__Given exercise__. Copy everything from the line containing "The image shown" down to the line containing "0, 484, 151</bbox>)?" in the data below, replacing "furthest" with "farthest" and leaving all else unchanged.
___ Data for processing
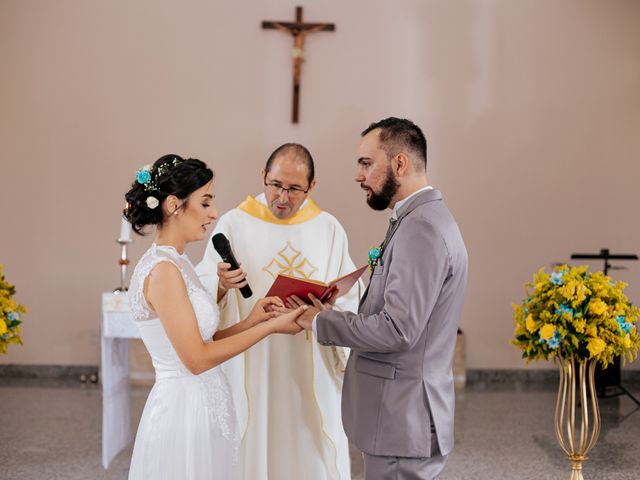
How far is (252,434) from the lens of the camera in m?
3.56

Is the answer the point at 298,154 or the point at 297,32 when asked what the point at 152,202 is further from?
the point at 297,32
______
___ Data for processing
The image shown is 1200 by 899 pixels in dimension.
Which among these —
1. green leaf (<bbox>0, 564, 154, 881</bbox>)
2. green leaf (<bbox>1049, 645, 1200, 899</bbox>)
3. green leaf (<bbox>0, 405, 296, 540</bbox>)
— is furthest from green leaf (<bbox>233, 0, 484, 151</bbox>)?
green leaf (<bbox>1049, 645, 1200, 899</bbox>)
______
__Solved exercise__.
The image shown is 1200 by 899 pixels in dimension.
Which among these —
1. green leaf (<bbox>0, 564, 154, 881</bbox>)
2. green leaf (<bbox>1049, 645, 1200, 899</bbox>)
3. green leaf (<bbox>0, 405, 296, 540</bbox>)
— is farthest from green leaf (<bbox>233, 0, 484, 151</bbox>)?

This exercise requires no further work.